A Glimpse of the Spanish Colonial Past
One of its most distinctive features is the facade’s yellow appearance, the result of using adobe, yellow limestone blocks or “igang”, and powdered coral stones quarried from Guimaras. The frontage is flanked by two round pilasters with floral carvings as well as a formidable looking vintage belfry that is said to have been used as a watchtower during the Spanish period. With its two meter thick wall and four-storey tall belfry, it must have been an effective fortress against the pillaging Moro pirates, which was said to have been its other main purpose: to protect the municipality from unsavory characters.
Moorish and Baroque Design Elements
Gimbal church was destroyed twice - during the second world war, and in 1948 during an 8.2 earthquake that shook Panay island.
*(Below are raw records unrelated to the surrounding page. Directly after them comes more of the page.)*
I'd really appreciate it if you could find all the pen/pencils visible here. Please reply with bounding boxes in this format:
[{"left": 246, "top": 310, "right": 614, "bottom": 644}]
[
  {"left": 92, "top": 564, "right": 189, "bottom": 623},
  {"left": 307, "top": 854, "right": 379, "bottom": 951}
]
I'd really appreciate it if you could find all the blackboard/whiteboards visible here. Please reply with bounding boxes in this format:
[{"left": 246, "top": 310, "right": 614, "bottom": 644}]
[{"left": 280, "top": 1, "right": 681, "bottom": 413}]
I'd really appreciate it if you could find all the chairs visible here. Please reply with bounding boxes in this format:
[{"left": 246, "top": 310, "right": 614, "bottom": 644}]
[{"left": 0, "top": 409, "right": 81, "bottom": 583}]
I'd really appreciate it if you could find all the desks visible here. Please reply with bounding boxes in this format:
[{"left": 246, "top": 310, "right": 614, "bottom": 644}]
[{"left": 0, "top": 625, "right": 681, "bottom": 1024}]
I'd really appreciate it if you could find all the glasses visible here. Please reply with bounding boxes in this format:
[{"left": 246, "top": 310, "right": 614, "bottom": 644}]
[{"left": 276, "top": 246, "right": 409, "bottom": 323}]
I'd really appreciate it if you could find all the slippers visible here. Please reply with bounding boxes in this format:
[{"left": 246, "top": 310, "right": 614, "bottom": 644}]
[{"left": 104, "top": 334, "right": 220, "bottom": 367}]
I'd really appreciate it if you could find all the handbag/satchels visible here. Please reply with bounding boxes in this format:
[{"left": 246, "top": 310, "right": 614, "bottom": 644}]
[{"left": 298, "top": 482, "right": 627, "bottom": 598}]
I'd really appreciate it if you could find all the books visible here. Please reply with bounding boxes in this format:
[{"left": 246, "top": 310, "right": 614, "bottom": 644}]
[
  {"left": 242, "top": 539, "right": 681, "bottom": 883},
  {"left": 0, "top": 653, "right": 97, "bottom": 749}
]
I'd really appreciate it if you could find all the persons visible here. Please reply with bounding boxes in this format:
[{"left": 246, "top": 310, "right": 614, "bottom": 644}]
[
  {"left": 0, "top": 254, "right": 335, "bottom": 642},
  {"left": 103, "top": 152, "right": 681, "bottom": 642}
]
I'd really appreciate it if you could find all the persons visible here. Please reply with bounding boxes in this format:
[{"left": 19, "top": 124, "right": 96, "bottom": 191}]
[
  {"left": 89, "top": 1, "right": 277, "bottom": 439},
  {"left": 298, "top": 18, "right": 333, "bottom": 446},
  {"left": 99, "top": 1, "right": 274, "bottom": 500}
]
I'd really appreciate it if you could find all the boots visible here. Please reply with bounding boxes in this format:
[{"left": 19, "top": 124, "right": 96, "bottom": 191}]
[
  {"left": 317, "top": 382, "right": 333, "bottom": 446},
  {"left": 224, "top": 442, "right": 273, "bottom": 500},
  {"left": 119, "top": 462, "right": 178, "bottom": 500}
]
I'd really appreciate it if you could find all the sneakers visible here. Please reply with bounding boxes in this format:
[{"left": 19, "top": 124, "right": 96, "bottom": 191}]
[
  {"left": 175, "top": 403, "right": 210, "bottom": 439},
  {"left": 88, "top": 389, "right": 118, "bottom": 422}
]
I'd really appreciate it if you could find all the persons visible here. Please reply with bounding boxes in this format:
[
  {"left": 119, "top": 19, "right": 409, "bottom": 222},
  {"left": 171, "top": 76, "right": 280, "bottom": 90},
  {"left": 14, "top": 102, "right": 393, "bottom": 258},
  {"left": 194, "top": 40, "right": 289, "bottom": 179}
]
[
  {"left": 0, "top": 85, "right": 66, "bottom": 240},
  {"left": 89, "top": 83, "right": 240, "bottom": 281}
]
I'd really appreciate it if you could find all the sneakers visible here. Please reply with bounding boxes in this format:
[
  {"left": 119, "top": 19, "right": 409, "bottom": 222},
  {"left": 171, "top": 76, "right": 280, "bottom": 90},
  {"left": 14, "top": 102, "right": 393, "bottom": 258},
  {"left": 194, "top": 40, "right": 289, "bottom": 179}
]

It had to be reconstructed both times, and while the inside of the church has a more modern look, it has retained the integrity of its centuries-old facade to this day.
Art enthusiasts and history buffs alike will appreciate the use of antique sculptures and design elements. Some harken back to ancient Greek, Romanesque, and Renaissance periods with its rosette carvings and finials, while the appearance of pilasters and Corinthian capitals remind us of Baroque distinct design features. Incidentally, rosette design elements can also be found in antique Asian art, such as those found in Thai or Indian motifs.
Don’t miss the public plaza in front of the Church, sometimes called the Little Luneta of Southern Iloilo, as well as the gorgeous Guimbal shoreline along the Gulf of Panay, which locals claim to have the bluest waters in the area.